Hughson residents were treated with the opportunity to ask questions of their federal, state, county and city elected officials on Thursday at Hughson Government Night, where one thing was clear: the issues facing the Central Valley aren’t Democrat or Republican — they’re ours.
It was the second such event hosted in the rural town by Stanislaus County Supervisor and Hughson native Vito Chiesa, who regularly brings local legislators together under one roof throughout his district.
“We want to prove to you that we’re working together,” Chiesa told the crowd of about 75 that gathered at Samaritan Village. “I know that at the state and federal level there are some partisan politics…but that’s not the case here.

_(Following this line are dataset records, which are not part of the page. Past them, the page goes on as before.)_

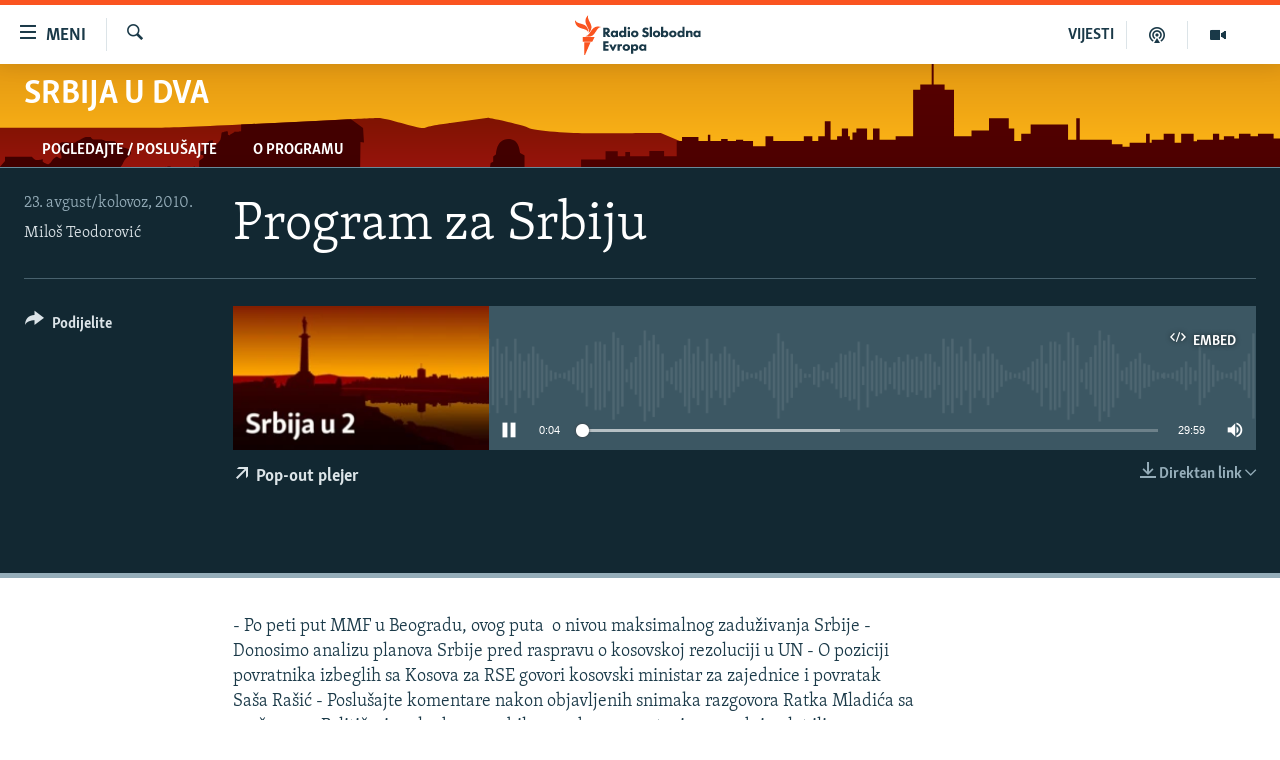

--- FILE ---
content_type: text/css; charset=utf-8
request_url: https://www.slobodnaevropa.org/api/customization/zonecustomcss?zoneId=519&cv=1
body_size: 4690
content:
.prog-hdr {
 background-color: #001432;
  background-image: url([data-uri]);
  background-repeat: no-repeat;
  background-size: cover;
  background-position: 0% 43%;
}

/*.title--program {
  padding: 10px;
  background: #470000;
}

@media (max-width: 640px) {
  .title--program {
    padding: 0px;
    background: 0;
  }
}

We’re constantly talking and we’re trying to make this a better community and this a better county.”
Chiesa was joined by Congressman Josh Harder, Assemblyman Heath Flora and Hughson Mayor Jeramy Young, who touched on some of the issues most important to both Hughson residents and the Valley as a whole: water, healthcare, jobs and transportation. Each lawmaker expressed their enthusiasm about working with one another to better these issues in the area, despite their different parties.
“The challenges we have in the Valley are not created by a lack of entrepreneurial spirit, and not by a lack of great teachers,” Harder said. “They’re created by a lack of political leaders with the courage to actually move the ball forward, work together and get the job done.”

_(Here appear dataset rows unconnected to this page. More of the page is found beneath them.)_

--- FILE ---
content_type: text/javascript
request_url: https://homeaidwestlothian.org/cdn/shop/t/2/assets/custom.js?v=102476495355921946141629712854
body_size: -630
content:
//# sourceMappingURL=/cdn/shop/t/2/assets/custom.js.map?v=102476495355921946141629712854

Flora, a Republican, echoed Democrat Harder’s sentiments.
“When you get to Sacramento — and I know the Congressman sees it in DC — you realize very, very quickly that our issues are not partisan…you are going to see us building off of each other because of this issue,” Flora said. “Our job is to represent all of you…we, collectively as local, state and federal electives are here fighting for you. We come from different parties, but each one of your issues, we take them on ourselves and they become our issues.”
Young said he was “proud” of how he is able to work alongside Harder, Flora and Chiesa in order to achieve greatness for Hughson.
“A lot of cities and a lot of states as you look across the country have that divide, but in the Central Valley we share so much, and it doesn’t really matter what’s after your name as far as an ‘R’ or ‘D.’”
Both local and national issues were brought up by those in attendance, like Hughson’s sole dependence on groundwater. Chiesa asked Young if Hughson has any long-term plans to join in on the surface water treatment facility spearheaded by Turlock and Ceres, which is under construction just down the road from Hughson.
“I hope so,” he said, explaining that Hughson is still in debt thanks to a waste water treatment plant they built some years ago. “I would love to be a part of it…it’s definitely on my mind, and I hope we can find a solution to where we can participate in the surface water treatment plant. I know it’s expensive, but I just don’t see any other way for our future.”
One attendee asked Harder if he would endorse Senator Elizabeth Warren for president, as well as whether or not he supports the impeachment of President Donald Trump.
Harder declined to comment on who he thinks would make the best Democratic candidate for president, but said transparency is key when it comes to the Trump administration.
“Even in this room, we’ve got every possible opinion on this issue, and that’s the beauty of the Valley in that we span the spectrum of political ideology,” he said. “I think the people are right to demand real accountability.”
However, Harder said, he’s more focused on issues within his own committee appointments, which include the House committees on education and agriculture, such as the stripping of funding for literacy programs and free lunches for students in other parts of the country.
A main topic on the night was jobs, and therefore, infrastructure. Chiesa asked the legislators what it will take for Stanislaus County to catch up to the Bay Area in terms of higher-paying jobs, to which Flora explained that during meetings with Silicon Valley leadership, they’ve made it clear they see the Valley as a “gold mine.”
With agriculture continuing to shift towards automation, tech companies see opportunity to unleash an entire new industry here, he said. But, there’s one drawback.
“One of their biggest hesitations right now is infrastructure and transportation. They cannot send their people our direction in a meaningful way,” Flora said.
He also highlighted the need for more certificate programs.
“Programming a tractor to drive itself, that doesn’t require a four-year education with $90,000 in debt right off the bat,” he said.
Harder also emphasized the need for more career technical education training, for which he recently introduced a skills package to invest in. As students struggle to find post-high school jobs and companies search for skilled workers, it’s a no-brainer, he said.
“This is a matching problem. What can we do to better equip the folks in our high schools to do the jobs that our businesses have openings for?” Harder said. “If you want to go to college that’s fantastic, but if you don’t, then you actually have the opportunity to work hard and get ahead.”
“I think we need to go sell ourselves,” Young added. “We have a lot to offer right here, and I know some people say there’s not the workforce in the Valley for these jobs. But I see all the traffic leaving the valley and going to the Bay Area, so I know that’s not true.
Young also highlighted the improvements Measure L has made possible for Hughson, which boasts the highest pavement index, or best roads, in Stanislaus County. Santa Fe Avenue was recently repaved from Whitmore Avenue to Hatch Road, and the second phase will see improvements into the city limits of Hughson.
“Measure L has helped us keep the roads good, and we keep improving on that,” he said.